_Work to be completed_: Transcribe every record as it stands and set the images aside.
═══ Exercise material
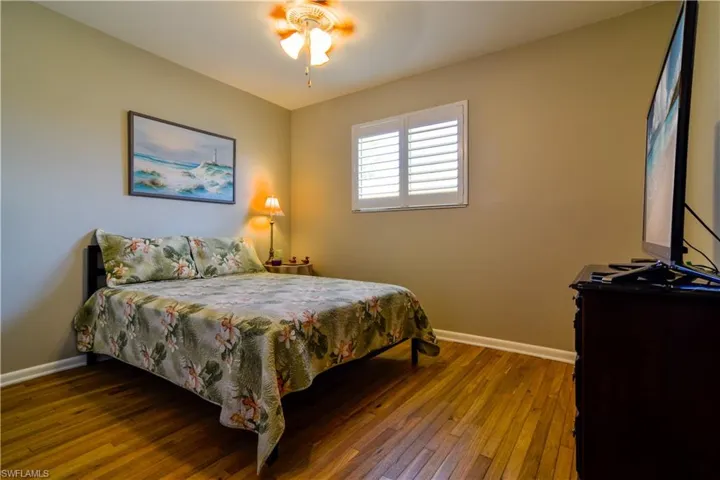 Bedroom featuring ceiling fan and wood-type flooring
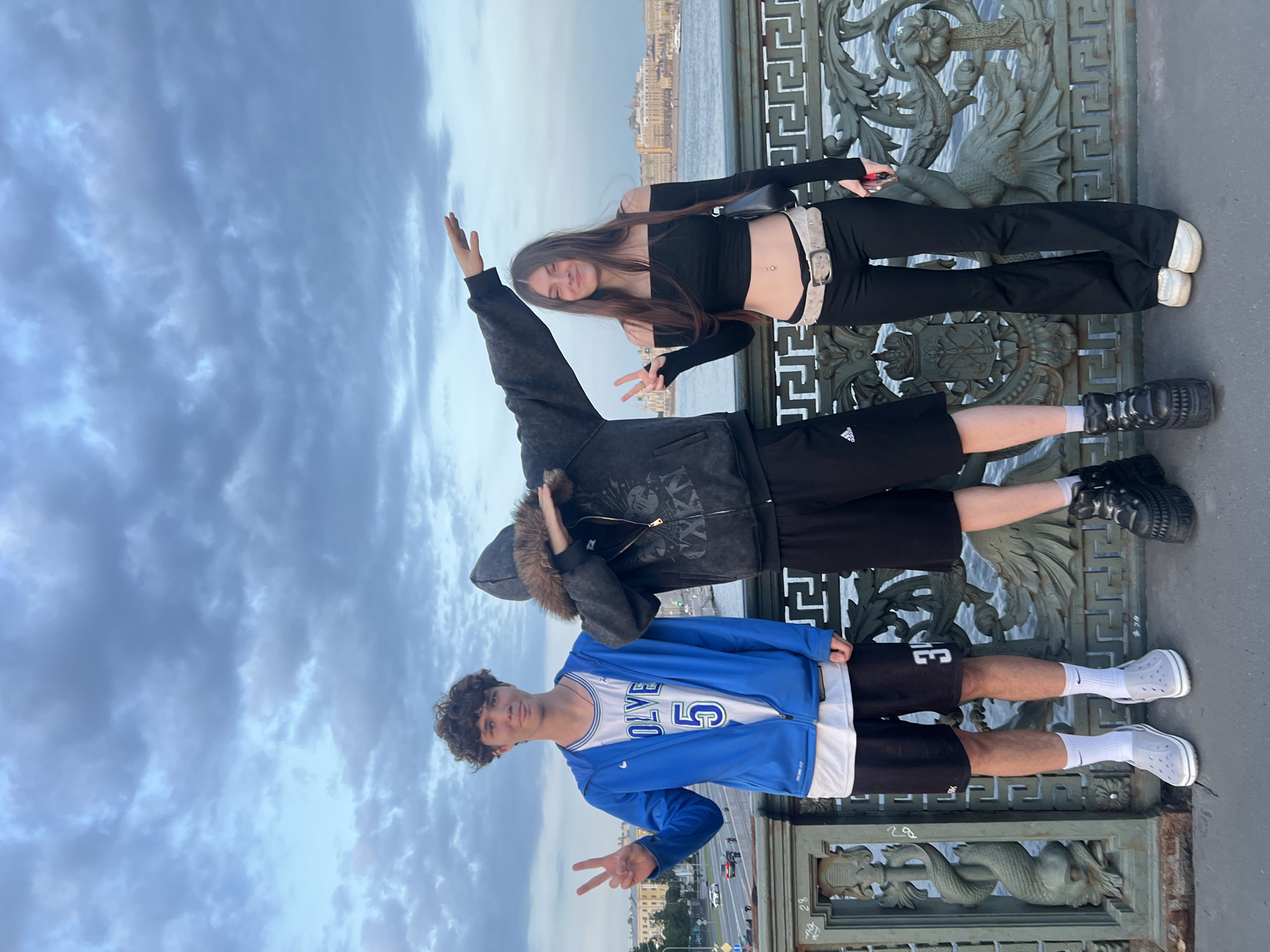 Three young people stand on a bridge. The person on the left is a male wearing a blue zip-up jacket over a white jersey with the number 5, black shorts, white socks, and grey Crocs. He is making a peace sign with his left hand. In the center, a person in a dark hooded jacket with fur trim, black shorts, and platform shoes is obscuring their face with their arm, performing a dab pose. To the right, a female is wearing a black off-the-shoulder crop top, black pants, a light-colored belt, and white sneakers. She is also making a peace sign with her left hand. The background shows a body of water, a cityscape with buildings, and a cloudy sky. The bridge has ornate metal railings with decorative elements.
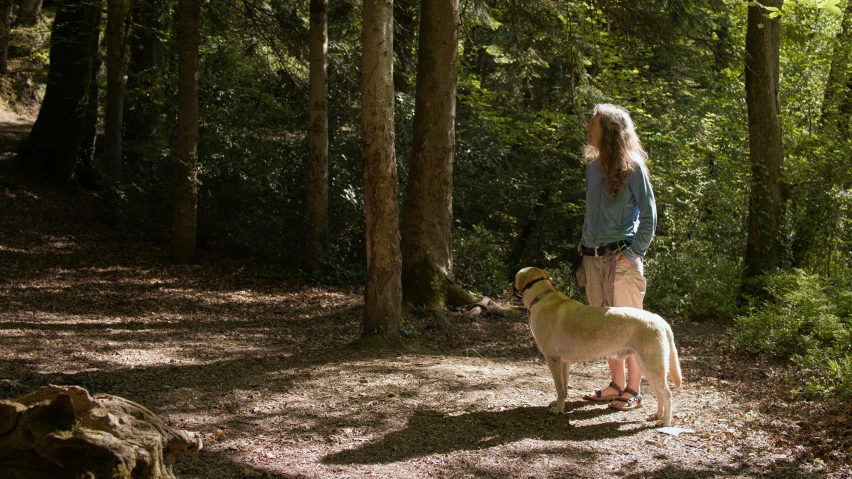 a young lady holds her dog, while looking at the woods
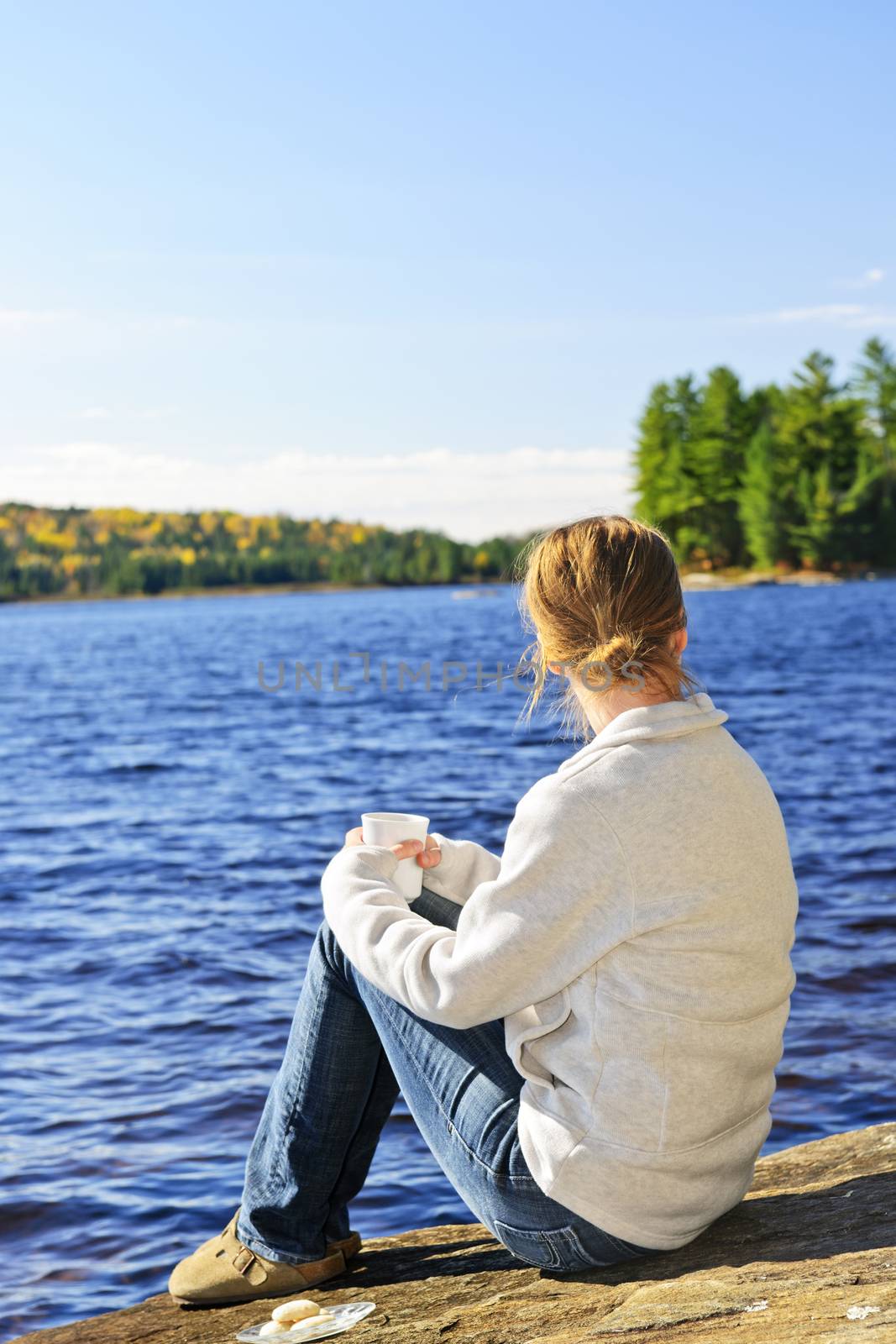 Woman sitting on rock relaxing by beautiful lake in Algonquin Park, Canada.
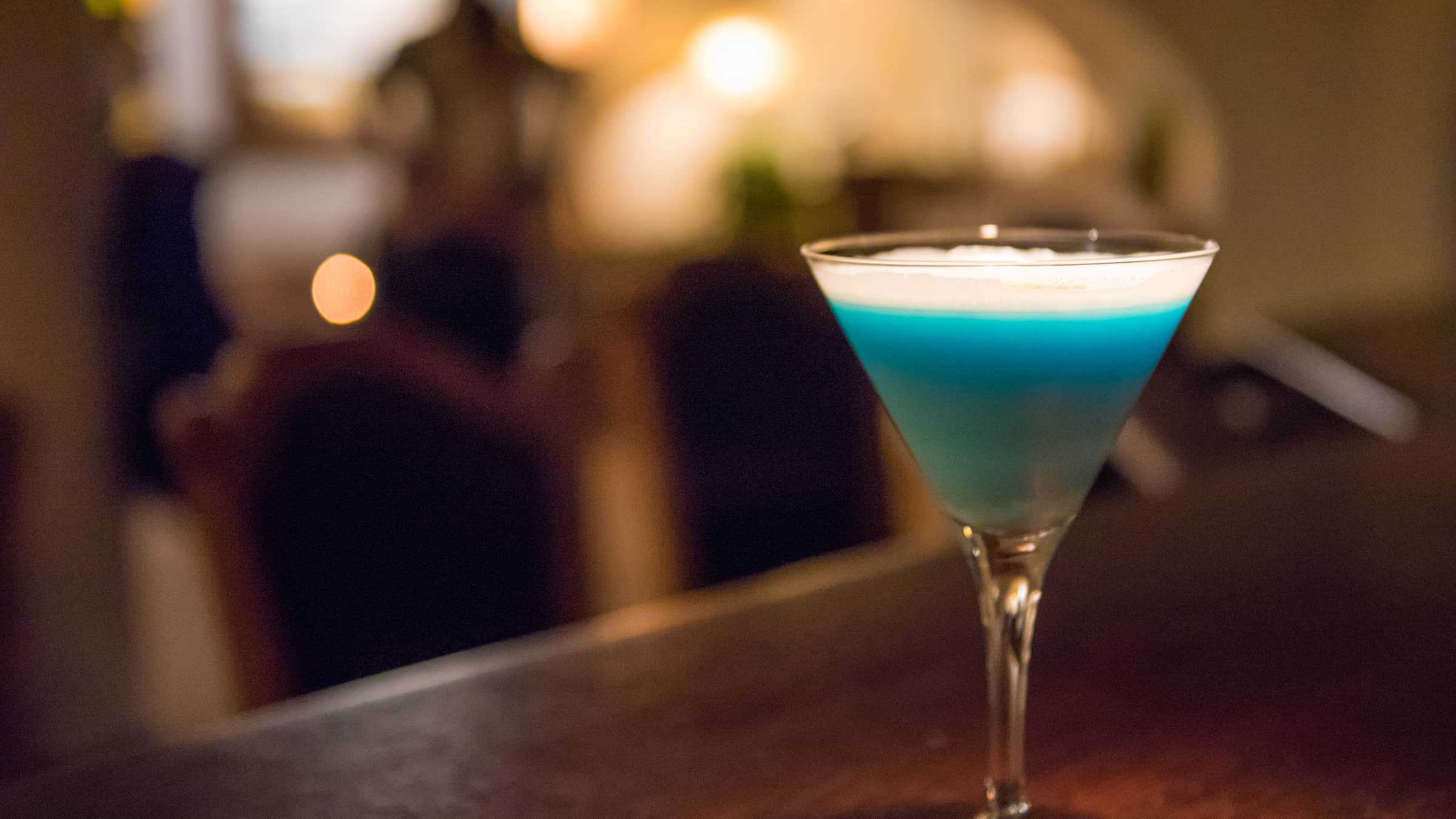Closeup of blue cocktail drink on table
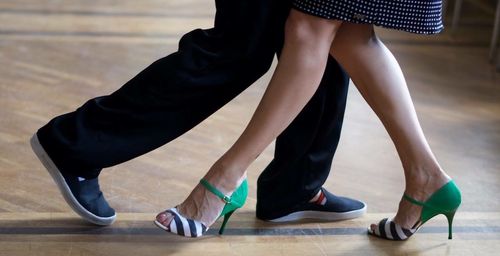 Feet of a couple dancing tango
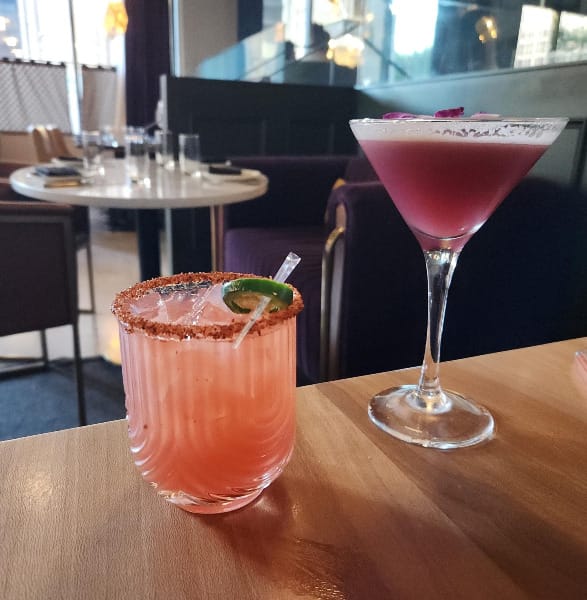 An orange cocktail in a short glass and a purple cocktail in a martini glass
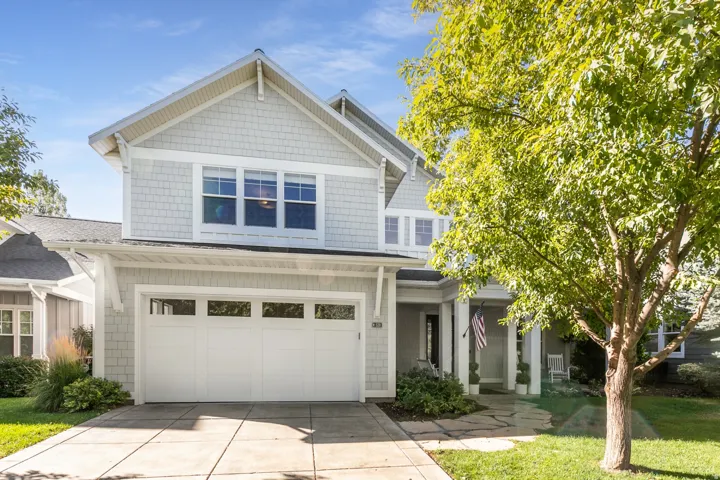 Two-story residence featuring shingle siding and a gabled roofline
══════
_Task output_:
 Bedroom featuring ceiling fan and wood-type flooring
 Three young people stand on a bridge. The person on the left is a male wearing a blue zip-up jacket over a white jersey with the number 5, black shorts, white socks, and grey Crocs. He is making a peace sign with his left hand. In the center, a person in a dark hooded jacket with fur trim, black shorts, and platform shoes is obscuring their face with their arm, performing a dab pose. To the right, a female is wearing a black off-the-shoulder crop top, black pants, a light-colored belt, and white sneakers. She is also making a peace sign with her left hand. The background shows a body of water, a cityscape with buildings, and a cloudy sky. The bridge has ornate metal railings with decorative elements.
 a young lady holds her dog, while looking at the woods
 Woman sitting on rock relaxing by beautiful lake in Algonquin Park, Canada.
Closeup of blue cocktail drink on table
 Feet of a couple dancing tango
 An orange cocktail in a short glass and a purple cocktail in a martini glass
 Two-story residence featuring shingle siding and a gabled roofline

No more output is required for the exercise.